-- Aim of the task --
An exact copy of the lines from the top of the data through the line with "family: Bovidae" is what you should give, with no pictures in it.

-- Data listing --
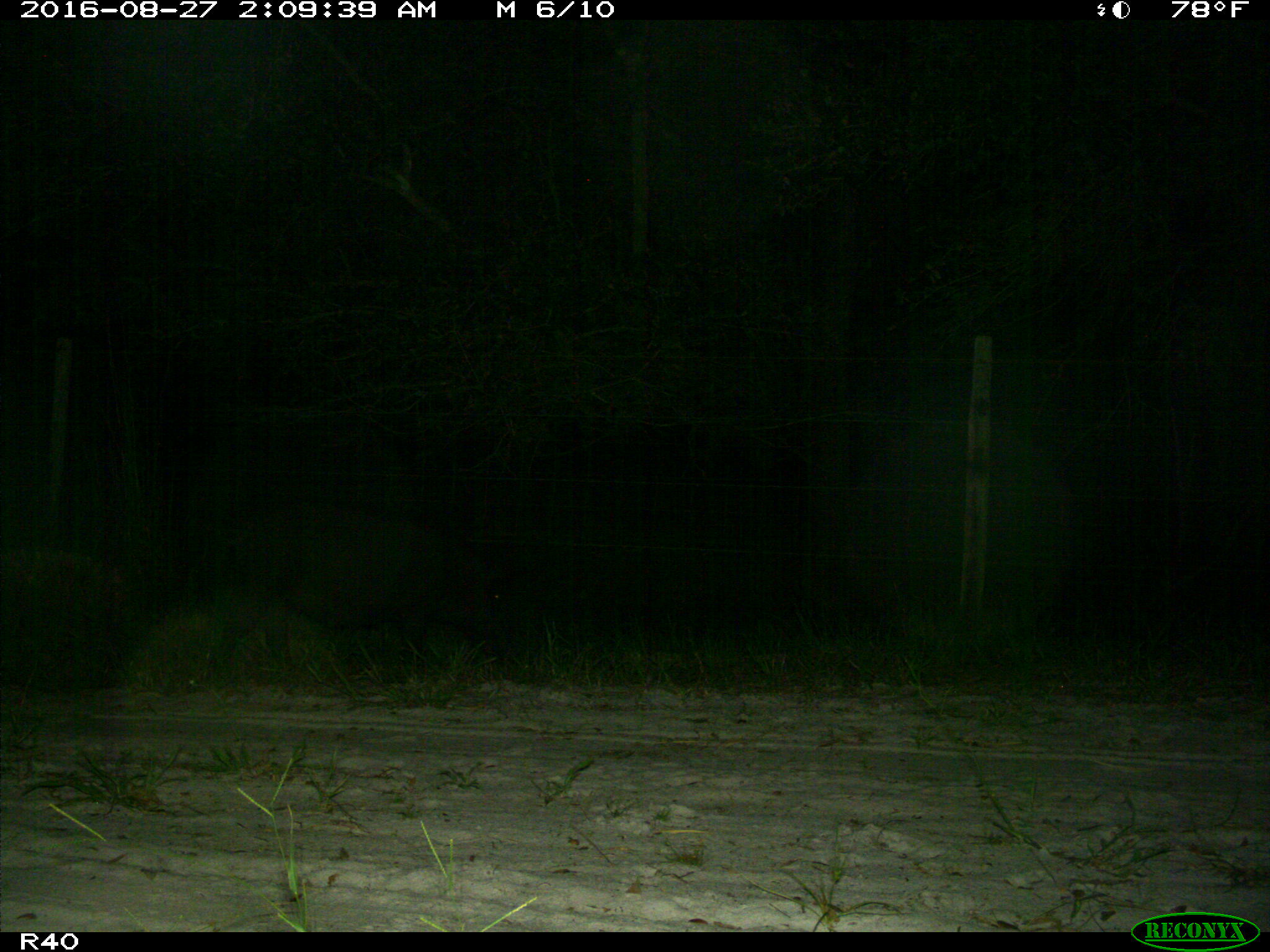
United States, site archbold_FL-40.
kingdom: Animalia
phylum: Chordata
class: Mammalia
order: Artiodactyla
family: Suidae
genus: Sus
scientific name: Sus scrofa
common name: wild boar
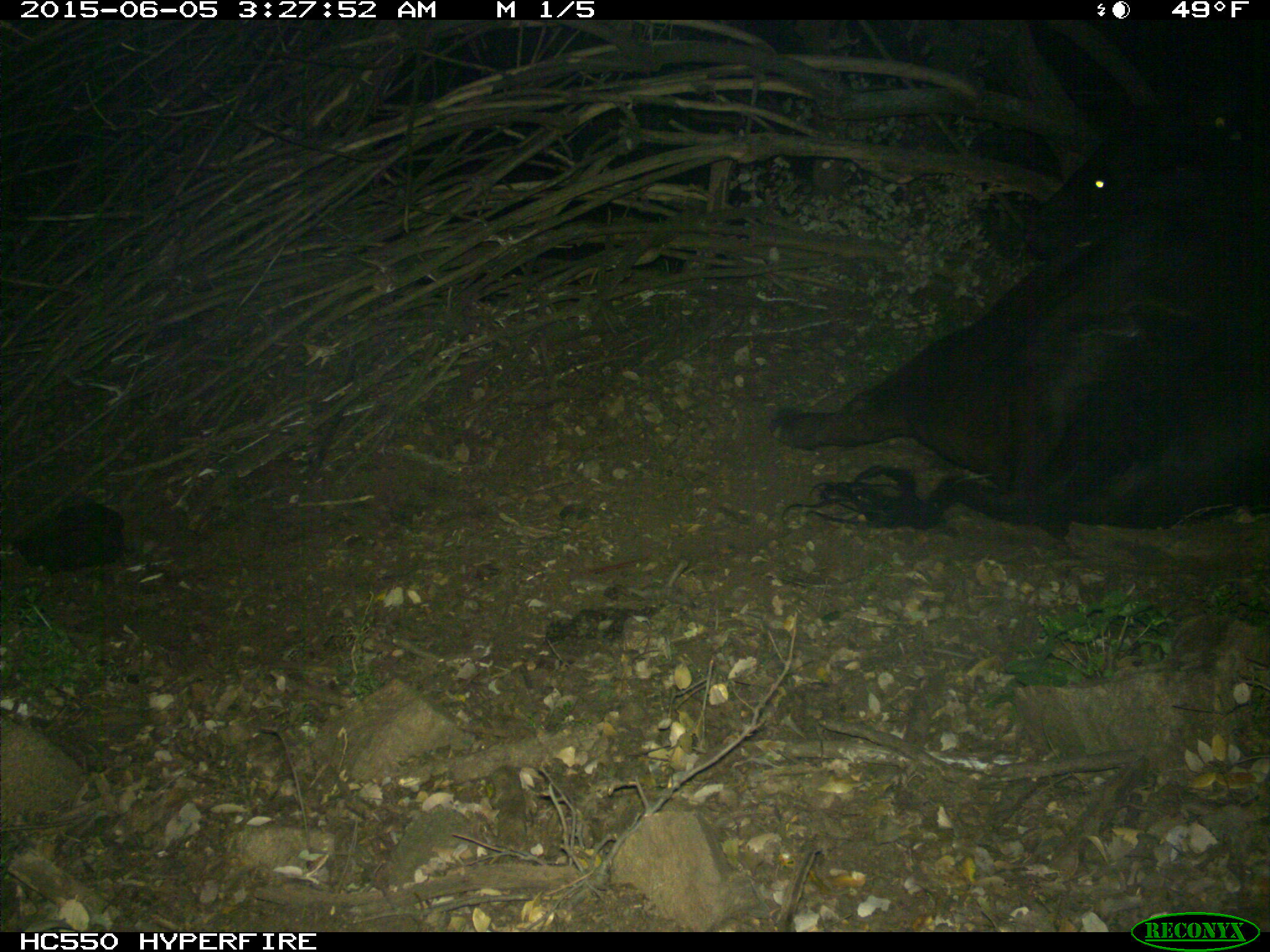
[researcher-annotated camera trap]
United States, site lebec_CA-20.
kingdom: Animalia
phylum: Chordata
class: Mammalia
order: Artiodactyla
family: Bovidae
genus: Bos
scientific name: Bos taurus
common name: domestic cow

-- Solution for this task --
United States, site archbold_FL-40.
kingdom: Animalia
phylum: Chordata
class: Mammalia
order: Artiodactyla
family: Suidae
genus: Sus
scientific name: Sus scrofa
common name: wild boar
[researcher-annotated camera trap]
United States, site lebec_CA-20.
kingdom: Animalia
phylum: Chordata
class: Mammalia
order: Artiodactyla
family: Bovidae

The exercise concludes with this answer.